• _ISTRUZIONI OPERATIVE_:
Riporti fedelmente le righe dell'elenco, dalla riga che contiene "This pinhole model" fino a quella che contiene "4. the man in", entrambe incluse.

(Dati di domande sul ragionamento spaziale)
------------
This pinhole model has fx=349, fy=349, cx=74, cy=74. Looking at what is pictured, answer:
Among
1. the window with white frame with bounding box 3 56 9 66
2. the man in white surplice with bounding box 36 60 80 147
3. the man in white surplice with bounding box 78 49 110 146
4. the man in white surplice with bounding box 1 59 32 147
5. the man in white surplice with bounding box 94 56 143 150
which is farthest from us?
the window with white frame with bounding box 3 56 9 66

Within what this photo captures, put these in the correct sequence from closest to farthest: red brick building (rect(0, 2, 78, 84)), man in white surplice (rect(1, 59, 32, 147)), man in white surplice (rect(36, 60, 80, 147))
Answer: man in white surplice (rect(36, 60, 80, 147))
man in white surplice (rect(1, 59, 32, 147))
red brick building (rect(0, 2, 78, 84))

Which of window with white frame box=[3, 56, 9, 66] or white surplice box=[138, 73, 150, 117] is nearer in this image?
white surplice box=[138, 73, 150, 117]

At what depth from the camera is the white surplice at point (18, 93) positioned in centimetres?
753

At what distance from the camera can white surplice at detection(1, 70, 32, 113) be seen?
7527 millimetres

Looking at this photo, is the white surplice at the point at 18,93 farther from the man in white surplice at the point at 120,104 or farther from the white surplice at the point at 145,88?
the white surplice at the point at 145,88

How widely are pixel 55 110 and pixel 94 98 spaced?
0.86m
------------
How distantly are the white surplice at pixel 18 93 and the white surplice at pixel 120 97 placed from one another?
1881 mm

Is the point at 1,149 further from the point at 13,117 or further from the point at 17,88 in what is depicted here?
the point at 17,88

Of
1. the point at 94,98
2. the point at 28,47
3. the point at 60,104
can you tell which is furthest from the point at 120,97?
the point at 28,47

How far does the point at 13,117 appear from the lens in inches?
------------
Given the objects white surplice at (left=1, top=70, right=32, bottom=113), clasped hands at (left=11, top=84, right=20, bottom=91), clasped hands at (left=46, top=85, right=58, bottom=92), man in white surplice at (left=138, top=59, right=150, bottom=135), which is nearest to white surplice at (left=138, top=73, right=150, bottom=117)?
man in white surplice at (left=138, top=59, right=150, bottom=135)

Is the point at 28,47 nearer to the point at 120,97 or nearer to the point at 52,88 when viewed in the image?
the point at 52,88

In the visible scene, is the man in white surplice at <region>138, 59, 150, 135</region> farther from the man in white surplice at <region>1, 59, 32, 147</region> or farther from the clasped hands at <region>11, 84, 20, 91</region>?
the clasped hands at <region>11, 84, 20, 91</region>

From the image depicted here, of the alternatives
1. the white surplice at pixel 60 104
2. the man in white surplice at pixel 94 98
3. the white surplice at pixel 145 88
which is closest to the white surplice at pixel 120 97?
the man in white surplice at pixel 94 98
------------
• _SOLUZIONE_:
This pinhole model has fx=349, fy=349, cx=74, cy=74. Looking at what is pictured, answer:
Among
1. the window with white frame with bounding box 3 56 9 66
2. the man in white surplice with bounding box 36 60 80 147
3. the man in white surplice with bounding box 78 49 110 146
4. the man in white surplice with bounding box 1 59 32 147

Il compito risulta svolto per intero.